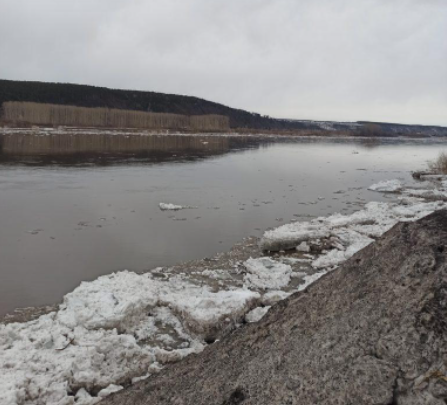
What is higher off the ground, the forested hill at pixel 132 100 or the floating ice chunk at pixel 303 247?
the forested hill at pixel 132 100

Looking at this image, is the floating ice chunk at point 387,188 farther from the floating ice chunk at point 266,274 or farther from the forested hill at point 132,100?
the forested hill at point 132,100

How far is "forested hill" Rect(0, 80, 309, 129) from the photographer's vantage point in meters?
102

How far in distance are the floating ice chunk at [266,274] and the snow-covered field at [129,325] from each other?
0.01 metres

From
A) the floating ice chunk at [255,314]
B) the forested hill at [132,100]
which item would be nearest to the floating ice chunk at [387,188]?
the floating ice chunk at [255,314]

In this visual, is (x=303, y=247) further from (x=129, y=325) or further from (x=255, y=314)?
(x=129, y=325)

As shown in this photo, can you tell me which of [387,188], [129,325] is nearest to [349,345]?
[129,325]

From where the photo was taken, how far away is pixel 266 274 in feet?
18.9

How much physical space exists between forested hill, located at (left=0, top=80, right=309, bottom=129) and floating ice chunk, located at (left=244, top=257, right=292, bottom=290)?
10132 cm

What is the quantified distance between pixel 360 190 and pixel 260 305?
11297mm

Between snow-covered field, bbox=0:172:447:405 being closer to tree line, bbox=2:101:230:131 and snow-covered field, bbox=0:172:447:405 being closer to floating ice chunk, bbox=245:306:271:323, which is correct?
floating ice chunk, bbox=245:306:271:323

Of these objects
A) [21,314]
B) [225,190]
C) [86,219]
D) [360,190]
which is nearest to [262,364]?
[21,314]

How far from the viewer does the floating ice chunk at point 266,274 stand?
215 inches

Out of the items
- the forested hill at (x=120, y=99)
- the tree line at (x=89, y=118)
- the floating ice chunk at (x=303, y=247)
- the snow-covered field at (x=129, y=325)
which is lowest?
the snow-covered field at (x=129, y=325)

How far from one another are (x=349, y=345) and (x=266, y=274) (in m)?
4.02
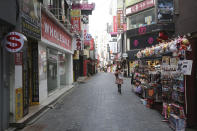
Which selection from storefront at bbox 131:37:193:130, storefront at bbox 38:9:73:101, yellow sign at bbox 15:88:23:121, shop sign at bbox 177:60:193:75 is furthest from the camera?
storefront at bbox 38:9:73:101

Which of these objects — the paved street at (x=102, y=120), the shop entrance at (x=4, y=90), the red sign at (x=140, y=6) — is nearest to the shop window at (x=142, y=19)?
the red sign at (x=140, y=6)

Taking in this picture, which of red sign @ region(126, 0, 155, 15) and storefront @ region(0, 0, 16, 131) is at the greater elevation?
red sign @ region(126, 0, 155, 15)

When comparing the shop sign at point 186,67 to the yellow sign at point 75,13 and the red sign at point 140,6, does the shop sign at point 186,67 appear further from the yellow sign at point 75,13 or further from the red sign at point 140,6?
the red sign at point 140,6

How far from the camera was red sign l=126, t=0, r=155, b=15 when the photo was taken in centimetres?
2670

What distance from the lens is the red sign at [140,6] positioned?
26703 mm

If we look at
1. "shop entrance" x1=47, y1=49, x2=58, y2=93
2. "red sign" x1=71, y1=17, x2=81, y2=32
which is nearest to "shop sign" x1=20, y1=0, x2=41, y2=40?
"shop entrance" x1=47, y1=49, x2=58, y2=93

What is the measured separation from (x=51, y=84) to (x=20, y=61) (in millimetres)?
6358

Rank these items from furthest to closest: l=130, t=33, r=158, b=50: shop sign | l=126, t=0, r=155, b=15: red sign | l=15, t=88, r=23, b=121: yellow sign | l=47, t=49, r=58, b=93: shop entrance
→ l=130, t=33, r=158, b=50: shop sign → l=126, t=0, r=155, b=15: red sign → l=47, t=49, r=58, b=93: shop entrance → l=15, t=88, r=23, b=121: yellow sign

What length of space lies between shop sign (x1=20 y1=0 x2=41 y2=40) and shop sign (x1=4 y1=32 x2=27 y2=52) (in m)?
1.21

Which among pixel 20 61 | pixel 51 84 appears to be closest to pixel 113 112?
pixel 20 61

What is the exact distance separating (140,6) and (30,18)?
23.9 metres

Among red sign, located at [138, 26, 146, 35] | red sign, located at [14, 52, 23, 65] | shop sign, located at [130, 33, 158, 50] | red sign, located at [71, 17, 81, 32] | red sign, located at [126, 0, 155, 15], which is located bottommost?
red sign, located at [14, 52, 23, 65]

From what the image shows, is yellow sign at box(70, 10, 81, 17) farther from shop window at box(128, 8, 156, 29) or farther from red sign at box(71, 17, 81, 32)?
shop window at box(128, 8, 156, 29)

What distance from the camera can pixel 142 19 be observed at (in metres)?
28.6
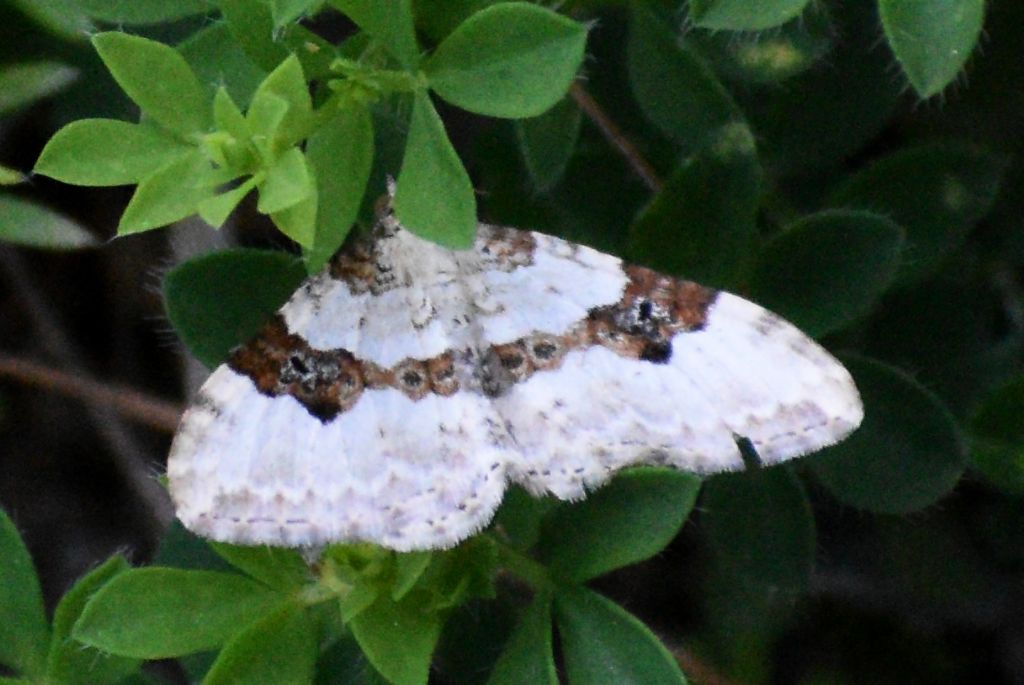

YOUR GOAL
Reproduce all of the material above word for word, leaving out the pictures.

FINAL ANSWER
What is higher off the ground, the forested hill at pixel 132 100 or the floating ice chunk at pixel 303 247?
the forested hill at pixel 132 100

Looking at this image, is the floating ice chunk at point 387,188 farther from the floating ice chunk at point 266,274 or farther from the forested hill at point 132,100?
the forested hill at point 132,100

How far is "forested hill" Rect(0, 80, 309, 129) from the photographer's vantage point in meters?
102

How far in distance are the floating ice chunk at [266,274] and the snow-covered field at [129,325] from each other?
0.01 metres

From
A) the floating ice chunk at [255,314]
B) the forested hill at [132,100]
which item would be nearest to the floating ice chunk at [387,188]?
the floating ice chunk at [255,314]

In this visual, is (x=303, y=247) further from (x=129, y=325) or further from (x=255, y=314)?
(x=129, y=325)

As shown in this photo, can you tell me which of [387,188], [129,325] is nearest to [349,345]?
[129,325]

From where the photo was taken, how far away is pixel 266 274 in feet?
18.9

How much physical space exists between forested hill, located at (left=0, top=80, right=309, bottom=129) and floating ice chunk, located at (left=244, top=257, right=292, bottom=290)?
10132 cm

What is the quantified distance between pixel 360 190 and pixel 260 305?
11297mm

Between snow-covered field, bbox=0:172:447:405 being closer to tree line, bbox=2:101:230:131 and snow-covered field, bbox=0:172:447:405 being closer to floating ice chunk, bbox=245:306:271:323, which is correct?
floating ice chunk, bbox=245:306:271:323

Of these objects
A) [21,314]
B) [225,190]
C) [86,219]
D) [360,190]
which is nearest to [262,364]?
[21,314]

How far from the viewer does the floating ice chunk at point 266,274 stand?
215 inches

Out of the items
- the forested hill at (x=120, y=99)
- the tree line at (x=89, y=118)
- the floating ice chunk at (x=303, y=247)
- the snow-covered field at (x=129, y=325)
which is lowest?
the snow-covered field at (x=129, y=325)

How far from one another are (x=349, y=345) and (x=266, y=274) (in m)?
4.02
Which selection from storefront at bbox 131:37:193:130, storefront at bbox 38:9:73:101, yellow sign at bbox 15:88:23:121, shop sign at bbox 177:60:193:75 is furthest from the camera?
storefront at bbox 38:9:73:101

Which of these objects — the paved street at (x=102, y=120), the shop entrance at (x=4, y=90), the red sign at (x=140, y=6) — is nearest to the shop window at (x=142, y=19)?
the red sign at (x=140, y=6)

Taking in this picture, which of red sign @ region(126, 0, 155, 15) and storefront @ region(0, 0, 16, 131) is at the greater elevation?
red sign @ region(126, 0, 155, 15)

When comparing the shop sign at point 186,67 to the yellow sign at point 75,13 and the red sign at point 140,6, does the shop sign at point 186,67 appear further from the yellow sign at point 75,13 or further from the red sign at point 140,6?
the red sign at point 140,6

How far from the camera was red sign l=126, t=0, r=155, b=15 when the photo was taken in centimetres?
2670

What distance from the lens is the red sign at [140,6] positioned?
26703 mm

If we look at
1. "shop entrance" x1=47, y1=49, x2=58, y2=93
2. "red sign" x1=71, y1=17, x2=81, y2=32
which is nearest to "shop sign" x1=20, y1=0, x2=41, y2=40?
"shop entrance" x1=47, y1=49, x2=58, y2=93

What is the measured separation from (x=51, y=84) to (x=20, y=61) (in millimetres)?
6358

Rank these items from furthest to closest: l=130, t=33, r=158, b=50: shop sign | l=126, t=0, r=155, b=15: red sign | l=15, t=88, r=23, b=121: yellow sign | l=47, t=49, r=58, b=93: shop entrance
→ l=130, t=33, r=158, b=50: shop sign → l=126, t=0, r=155, b=15: red sign → l=47, t=49, r=58, b=93: shop entrance → l=15, t=88, r=23, b=121: yellow sign

What length of space lies between shop sign (x1=20 y1=0 x2=41 y2=40) and shop sign (x1=4 y1=32 x2=27 y2=52) (in m)?
1.21

Which among pixel 20 61 | pixel 51 84 appears to be closest to pixel 113 112?
pixel 20 61

What is the exact distance separating (140,6) and (30,18)?
23.9 metres

Among red sign, located at [138, 26, 146, 35] | red sign, located at [14, 52, 23, 65] | shop sign, located at [130, 33, 158, 50] | red sign, located at [71, 17, 81, 32] | red sign, located at [126, 0, 155, 15], which is located bottommost?
red sign, located at [14, 52, 23, 65]

From what the image shows, is yellow sign at box(70, 10, 81, 17) farther from shop window at box(128, 8, 156, 29) or farther from red sign at box(71, 17, 81, 32)?
shop window at box(128, 8, 156, 29)

What distance from the camera can pixel 142 19 be observed at (in metres)?
28.6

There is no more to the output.